▸ Source excerpt
State ex rel. State Highway Commission v. Chicago, Burlington & Quincy Railroad

539 S.W.2d 760 | Mo. Ct. App. | 1976

PRITCHARD, Chief Judge.

This is a condemnation suit for a right of way for the construction of Interstate Highway 229, which will circle the west side of St. Joseph, Missouri, thence extending through Buchanan and Andrew counties.

Appellant’s claim is that the trial court erred in “holding in its order distributing the commissioners’ award that the respondent Union Terminal Railway Company and the respondent Union Terminal Railway Company, Inc., owned a fee simple interest in part of Tract No. 707 and that the respondent Union Terminal Railway Company owned a fee simple interest in all of tracts 703, 719, 720, 721 and 722.” The basis for appellant’s claim that the percentage of apportionment allotted by the trial court, which carries through to the jury trial on the exceptions to the commissioners’ award as filed by the various parties is that it could preclude appellant from bringing before the jury possible title defects and their effect on valuation of the market value of the property “if the determination of interests in the court’s Order did actually decide the strength of the title of the respondents.”

The matter of whether appellant is an “aggrieved” party with a right of appeal under § 512.020, RSMo 1969, must first be *762noticed. It claims that it is aggrieved by reason, as condemnor, of being made an interested party under the apportionment statute, § 523.053(1), RSMo 1969. It would appear that this statute is merely for the protection of the condemnor where a con-demnee, after exceptions are filed, draws down the commissioners’ award pending the final award as determined by the jury. It is highly doubtful that appellant is aggrieved by the court’s order of apportionment in the sense that it has suffered a pecuniary loss as the result of the order. “The con-demnor is not concerned with the rights of rival claimants to the award because the fund deposited in court is substituted for the property taken in condemnation.” State ex rel. Highway Commission v. Paul, et al., 368 S.W.2d 419, 423 (Mo.banc 1963). Appellant has never claimed any interest or title to the property being condemned by it. “[OJrdinarily a judgment or decree which affects or determines rights in particular property does not aggrieve a party who has, or claims, no interest or title to the property, * * Campbell Street Lumber Company v. Central Mortgage Co., et al., 436 S.W.2d 57, 60 (Mo.App.1968). Because of the importance of the question of the admissibility of evidence bearing upon the sole ownership of respondents as it may arise upon trial of the damage issues to a jury (i. e., the issues of whether any defects of title bear upon the evaluation of the fair market value of the property, this court [treating appellant as an aggrieved party only in the sense of its entitlement at a later trial to introduce evidence that respondents owned less, than a fee simple, and treating the case in the nature of a declaratory judgment of the rights of the parties in that respect]) will examine the pleadings and evidence to ascertain if the trial court did in fact properly determine ownership to be in respondents as an incident to the apportionment order.

▸ Provided material
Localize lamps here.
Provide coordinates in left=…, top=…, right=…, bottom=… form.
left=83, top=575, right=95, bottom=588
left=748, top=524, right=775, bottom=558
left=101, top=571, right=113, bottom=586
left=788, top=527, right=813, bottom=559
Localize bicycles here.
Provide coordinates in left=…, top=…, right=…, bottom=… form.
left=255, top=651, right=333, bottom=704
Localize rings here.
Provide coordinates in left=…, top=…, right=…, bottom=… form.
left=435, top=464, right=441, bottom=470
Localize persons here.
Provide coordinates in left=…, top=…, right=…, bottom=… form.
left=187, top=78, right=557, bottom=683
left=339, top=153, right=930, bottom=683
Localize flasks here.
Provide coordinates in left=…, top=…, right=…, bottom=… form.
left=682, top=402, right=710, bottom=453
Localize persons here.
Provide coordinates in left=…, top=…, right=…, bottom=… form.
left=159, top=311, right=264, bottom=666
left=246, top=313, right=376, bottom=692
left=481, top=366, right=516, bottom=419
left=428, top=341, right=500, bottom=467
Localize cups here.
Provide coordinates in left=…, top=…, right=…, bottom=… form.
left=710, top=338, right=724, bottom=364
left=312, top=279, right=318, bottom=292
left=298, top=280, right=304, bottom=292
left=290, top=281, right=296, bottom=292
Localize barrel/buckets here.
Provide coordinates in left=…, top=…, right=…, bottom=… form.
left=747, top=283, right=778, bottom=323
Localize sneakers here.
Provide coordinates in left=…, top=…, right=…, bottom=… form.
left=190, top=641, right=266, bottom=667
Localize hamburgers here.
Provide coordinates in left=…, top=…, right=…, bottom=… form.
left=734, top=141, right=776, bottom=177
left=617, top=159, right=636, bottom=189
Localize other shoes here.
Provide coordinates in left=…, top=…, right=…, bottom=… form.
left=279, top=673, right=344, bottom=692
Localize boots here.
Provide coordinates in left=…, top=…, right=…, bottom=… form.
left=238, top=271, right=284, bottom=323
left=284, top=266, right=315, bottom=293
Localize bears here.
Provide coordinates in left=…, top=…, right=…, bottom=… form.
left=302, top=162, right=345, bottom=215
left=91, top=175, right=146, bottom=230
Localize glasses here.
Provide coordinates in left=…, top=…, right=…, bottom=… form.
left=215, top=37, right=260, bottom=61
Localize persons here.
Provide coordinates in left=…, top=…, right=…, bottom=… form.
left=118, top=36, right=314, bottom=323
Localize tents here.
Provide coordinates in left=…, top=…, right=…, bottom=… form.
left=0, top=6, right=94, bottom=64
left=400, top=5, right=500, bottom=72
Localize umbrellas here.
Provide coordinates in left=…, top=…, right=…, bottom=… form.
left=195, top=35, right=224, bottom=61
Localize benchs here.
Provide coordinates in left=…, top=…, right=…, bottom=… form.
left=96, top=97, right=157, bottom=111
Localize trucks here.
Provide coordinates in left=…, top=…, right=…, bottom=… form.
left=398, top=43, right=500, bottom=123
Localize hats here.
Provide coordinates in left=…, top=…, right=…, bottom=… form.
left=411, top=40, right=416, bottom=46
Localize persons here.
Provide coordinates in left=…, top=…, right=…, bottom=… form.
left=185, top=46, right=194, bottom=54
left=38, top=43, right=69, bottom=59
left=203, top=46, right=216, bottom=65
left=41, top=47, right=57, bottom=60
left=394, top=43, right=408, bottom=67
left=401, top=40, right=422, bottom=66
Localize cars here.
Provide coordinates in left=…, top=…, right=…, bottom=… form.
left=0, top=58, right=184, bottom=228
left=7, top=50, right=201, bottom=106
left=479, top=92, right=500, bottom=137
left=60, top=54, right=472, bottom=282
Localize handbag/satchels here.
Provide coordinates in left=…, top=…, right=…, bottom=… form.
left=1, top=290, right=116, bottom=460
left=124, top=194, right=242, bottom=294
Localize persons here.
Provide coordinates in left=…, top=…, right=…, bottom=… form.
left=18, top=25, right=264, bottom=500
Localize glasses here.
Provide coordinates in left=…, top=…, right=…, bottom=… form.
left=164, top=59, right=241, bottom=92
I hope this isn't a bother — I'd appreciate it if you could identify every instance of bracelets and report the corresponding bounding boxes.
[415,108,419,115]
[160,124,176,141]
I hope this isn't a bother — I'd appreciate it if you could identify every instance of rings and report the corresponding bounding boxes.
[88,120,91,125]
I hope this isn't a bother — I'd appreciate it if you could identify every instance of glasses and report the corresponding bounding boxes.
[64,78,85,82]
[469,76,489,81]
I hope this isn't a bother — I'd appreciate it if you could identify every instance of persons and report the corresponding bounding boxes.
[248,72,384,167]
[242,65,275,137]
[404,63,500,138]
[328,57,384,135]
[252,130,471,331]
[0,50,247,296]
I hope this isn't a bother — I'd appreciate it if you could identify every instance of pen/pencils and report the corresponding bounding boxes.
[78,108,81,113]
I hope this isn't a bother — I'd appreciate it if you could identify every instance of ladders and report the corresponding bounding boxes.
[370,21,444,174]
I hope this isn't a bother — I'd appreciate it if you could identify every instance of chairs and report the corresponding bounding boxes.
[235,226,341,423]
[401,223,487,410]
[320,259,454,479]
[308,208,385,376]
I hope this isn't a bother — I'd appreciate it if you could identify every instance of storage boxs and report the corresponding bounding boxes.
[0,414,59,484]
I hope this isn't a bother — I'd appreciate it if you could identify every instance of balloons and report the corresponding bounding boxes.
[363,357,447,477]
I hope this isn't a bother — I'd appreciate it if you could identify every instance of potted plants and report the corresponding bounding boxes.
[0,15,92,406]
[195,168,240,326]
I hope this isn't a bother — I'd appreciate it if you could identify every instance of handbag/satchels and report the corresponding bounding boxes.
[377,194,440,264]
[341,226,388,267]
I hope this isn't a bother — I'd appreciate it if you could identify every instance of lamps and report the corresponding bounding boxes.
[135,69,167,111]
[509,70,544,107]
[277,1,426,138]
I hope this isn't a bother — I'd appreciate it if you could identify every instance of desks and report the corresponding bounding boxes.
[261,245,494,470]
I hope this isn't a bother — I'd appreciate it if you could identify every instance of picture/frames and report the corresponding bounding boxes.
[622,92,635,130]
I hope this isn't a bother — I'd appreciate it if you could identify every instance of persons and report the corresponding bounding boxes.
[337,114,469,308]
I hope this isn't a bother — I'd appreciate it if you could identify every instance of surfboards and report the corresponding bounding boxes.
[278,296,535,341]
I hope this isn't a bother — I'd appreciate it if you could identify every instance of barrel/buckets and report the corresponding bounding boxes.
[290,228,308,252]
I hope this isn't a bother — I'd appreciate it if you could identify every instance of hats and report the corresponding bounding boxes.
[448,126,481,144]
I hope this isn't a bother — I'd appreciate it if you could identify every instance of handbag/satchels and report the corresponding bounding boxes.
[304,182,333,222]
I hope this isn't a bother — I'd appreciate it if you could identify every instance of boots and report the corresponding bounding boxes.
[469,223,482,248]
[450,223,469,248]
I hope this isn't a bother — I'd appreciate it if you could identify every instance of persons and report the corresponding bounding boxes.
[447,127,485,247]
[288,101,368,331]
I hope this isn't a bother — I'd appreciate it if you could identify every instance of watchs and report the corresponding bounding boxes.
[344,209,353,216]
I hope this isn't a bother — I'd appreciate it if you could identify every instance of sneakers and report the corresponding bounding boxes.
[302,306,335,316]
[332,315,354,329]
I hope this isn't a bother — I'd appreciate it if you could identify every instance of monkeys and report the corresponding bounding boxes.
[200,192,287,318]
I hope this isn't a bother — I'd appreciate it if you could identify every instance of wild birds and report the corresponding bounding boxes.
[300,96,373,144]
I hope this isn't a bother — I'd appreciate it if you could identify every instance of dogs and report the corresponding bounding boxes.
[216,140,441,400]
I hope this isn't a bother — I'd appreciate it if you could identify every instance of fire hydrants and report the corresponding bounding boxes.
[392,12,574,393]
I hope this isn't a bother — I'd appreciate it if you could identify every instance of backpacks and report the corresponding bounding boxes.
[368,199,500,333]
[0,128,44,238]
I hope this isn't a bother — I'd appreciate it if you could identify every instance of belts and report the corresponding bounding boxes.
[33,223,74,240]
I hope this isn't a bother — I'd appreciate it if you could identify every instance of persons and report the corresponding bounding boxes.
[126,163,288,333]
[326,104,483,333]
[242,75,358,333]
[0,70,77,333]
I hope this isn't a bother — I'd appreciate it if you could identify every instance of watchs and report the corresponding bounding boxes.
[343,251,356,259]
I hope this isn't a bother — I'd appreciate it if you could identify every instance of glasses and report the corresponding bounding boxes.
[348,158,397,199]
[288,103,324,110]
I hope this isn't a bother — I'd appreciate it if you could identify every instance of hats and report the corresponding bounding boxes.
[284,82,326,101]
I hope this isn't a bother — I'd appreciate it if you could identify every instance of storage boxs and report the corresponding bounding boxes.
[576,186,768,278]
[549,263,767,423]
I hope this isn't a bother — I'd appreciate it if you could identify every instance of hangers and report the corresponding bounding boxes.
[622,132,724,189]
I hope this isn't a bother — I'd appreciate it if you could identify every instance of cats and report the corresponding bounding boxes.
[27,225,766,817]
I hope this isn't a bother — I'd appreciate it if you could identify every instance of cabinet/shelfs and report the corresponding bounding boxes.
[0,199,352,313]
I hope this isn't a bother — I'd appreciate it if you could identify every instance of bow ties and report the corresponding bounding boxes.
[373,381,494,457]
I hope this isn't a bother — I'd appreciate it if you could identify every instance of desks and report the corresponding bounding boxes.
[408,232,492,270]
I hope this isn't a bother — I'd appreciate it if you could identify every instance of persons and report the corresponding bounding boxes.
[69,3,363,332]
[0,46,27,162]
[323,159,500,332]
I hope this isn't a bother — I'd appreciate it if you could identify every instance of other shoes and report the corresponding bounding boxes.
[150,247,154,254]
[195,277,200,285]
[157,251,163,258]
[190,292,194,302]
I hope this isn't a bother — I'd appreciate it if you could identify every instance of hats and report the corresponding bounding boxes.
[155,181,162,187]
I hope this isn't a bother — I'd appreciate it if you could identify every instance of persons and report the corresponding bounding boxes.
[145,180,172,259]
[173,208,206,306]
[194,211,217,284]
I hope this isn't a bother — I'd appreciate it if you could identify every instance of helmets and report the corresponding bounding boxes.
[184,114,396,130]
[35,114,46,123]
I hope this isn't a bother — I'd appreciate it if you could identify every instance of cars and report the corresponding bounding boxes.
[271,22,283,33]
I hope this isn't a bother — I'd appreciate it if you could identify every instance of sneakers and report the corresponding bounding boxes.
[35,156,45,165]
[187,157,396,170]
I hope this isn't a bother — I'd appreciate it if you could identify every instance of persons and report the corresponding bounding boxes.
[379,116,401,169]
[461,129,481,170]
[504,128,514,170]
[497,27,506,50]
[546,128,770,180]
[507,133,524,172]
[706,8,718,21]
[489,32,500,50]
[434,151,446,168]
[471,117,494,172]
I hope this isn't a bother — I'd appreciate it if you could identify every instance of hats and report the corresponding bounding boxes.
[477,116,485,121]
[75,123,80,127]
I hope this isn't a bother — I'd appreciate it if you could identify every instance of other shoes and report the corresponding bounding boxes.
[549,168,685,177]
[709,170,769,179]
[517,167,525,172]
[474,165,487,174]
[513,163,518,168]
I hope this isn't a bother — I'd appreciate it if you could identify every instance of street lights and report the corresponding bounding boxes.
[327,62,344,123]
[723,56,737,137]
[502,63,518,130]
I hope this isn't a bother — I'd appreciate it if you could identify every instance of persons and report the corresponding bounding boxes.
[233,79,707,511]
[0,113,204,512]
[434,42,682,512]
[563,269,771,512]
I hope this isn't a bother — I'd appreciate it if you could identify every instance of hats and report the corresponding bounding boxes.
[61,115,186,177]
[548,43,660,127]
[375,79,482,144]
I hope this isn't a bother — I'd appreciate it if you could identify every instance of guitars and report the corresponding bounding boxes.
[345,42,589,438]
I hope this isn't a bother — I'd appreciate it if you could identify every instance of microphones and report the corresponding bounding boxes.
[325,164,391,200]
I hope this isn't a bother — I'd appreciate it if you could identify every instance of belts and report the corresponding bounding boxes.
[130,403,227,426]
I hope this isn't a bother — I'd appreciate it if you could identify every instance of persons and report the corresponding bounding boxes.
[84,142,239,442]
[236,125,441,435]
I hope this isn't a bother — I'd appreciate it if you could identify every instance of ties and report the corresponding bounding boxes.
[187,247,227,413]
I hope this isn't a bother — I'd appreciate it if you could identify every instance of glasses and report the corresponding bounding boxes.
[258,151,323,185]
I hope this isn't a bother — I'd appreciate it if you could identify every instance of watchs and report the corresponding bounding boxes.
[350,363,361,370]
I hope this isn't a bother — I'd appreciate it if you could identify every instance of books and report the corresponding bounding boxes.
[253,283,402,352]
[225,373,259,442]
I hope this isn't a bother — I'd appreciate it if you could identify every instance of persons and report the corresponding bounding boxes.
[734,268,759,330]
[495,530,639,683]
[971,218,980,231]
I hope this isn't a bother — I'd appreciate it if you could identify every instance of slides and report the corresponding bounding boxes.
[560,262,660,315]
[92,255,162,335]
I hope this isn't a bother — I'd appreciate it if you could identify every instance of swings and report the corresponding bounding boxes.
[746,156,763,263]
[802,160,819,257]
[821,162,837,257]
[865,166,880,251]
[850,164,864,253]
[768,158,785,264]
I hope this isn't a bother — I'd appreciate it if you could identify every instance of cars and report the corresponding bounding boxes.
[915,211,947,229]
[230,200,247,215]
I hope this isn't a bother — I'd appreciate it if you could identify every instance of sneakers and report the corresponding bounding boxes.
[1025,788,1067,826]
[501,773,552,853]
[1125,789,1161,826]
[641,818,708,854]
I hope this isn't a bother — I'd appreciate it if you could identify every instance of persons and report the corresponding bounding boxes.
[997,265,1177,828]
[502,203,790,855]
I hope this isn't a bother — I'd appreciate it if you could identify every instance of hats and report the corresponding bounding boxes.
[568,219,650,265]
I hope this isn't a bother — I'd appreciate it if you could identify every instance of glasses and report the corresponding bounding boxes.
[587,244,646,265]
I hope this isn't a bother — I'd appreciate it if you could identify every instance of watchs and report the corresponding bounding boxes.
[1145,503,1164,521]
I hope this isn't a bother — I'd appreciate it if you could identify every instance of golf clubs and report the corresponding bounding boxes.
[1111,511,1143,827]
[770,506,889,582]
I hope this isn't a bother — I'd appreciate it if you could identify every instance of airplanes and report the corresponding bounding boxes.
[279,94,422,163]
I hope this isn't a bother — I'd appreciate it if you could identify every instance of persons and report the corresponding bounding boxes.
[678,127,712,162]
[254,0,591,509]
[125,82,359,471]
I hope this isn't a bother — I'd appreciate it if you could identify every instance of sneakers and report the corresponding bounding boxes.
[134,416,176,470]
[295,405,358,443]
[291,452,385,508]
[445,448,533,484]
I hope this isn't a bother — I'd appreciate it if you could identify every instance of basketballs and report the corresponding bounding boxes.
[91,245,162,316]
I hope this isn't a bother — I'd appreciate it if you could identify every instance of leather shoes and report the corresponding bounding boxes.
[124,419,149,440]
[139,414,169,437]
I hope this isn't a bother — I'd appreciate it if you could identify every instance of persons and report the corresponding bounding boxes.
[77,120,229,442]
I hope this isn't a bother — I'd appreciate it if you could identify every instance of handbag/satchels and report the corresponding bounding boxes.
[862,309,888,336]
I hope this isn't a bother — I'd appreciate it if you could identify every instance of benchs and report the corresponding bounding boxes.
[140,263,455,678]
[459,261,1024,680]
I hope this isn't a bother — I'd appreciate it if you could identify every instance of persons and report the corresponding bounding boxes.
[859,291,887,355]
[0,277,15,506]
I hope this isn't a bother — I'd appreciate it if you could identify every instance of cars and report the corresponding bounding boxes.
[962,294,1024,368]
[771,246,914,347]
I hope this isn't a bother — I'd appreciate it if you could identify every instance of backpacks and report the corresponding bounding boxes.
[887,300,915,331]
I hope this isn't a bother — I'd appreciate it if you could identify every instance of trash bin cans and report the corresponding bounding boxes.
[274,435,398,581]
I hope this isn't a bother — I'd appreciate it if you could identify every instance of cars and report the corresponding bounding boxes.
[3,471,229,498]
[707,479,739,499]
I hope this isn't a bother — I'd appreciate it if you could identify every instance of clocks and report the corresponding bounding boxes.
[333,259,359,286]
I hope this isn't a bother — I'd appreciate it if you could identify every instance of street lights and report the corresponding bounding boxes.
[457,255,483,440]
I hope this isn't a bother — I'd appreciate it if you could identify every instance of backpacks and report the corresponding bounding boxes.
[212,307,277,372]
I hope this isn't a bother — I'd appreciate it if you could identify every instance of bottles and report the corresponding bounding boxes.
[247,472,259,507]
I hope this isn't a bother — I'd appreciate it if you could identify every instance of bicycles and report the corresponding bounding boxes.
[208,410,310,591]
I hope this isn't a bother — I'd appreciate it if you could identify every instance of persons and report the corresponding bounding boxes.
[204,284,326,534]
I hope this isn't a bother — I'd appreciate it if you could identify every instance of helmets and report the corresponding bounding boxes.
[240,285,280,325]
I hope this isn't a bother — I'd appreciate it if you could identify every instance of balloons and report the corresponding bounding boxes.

▸ Exercises
1 - Reproduce the portion of the condemnation opinion from "PRITCHARD, Chief Judge." to "and Andrew counties.".
2 - Answer these questions from the condemnation opinion:
(a) What interstate highway is the right of way being condemned for?
(b) Under which statute does the appellant claim it was made an interested party as condemnor?
(c) In what year was Campbell Street Lumber Company v. Central Mortgage Co. decided?

▸ Results by task
1 -
PRITCHARD, Chief Judge.

This is a condemnation suit for a right of way for the construction of Interstate Highway 229, which will circle the west side of St. Joseph, Missouri, thence extending through Buchanan and Andrew counties.

2 -
(a) Interstate Highway 229
(b) § 523.053(1), RSMo 1969
(c) 1968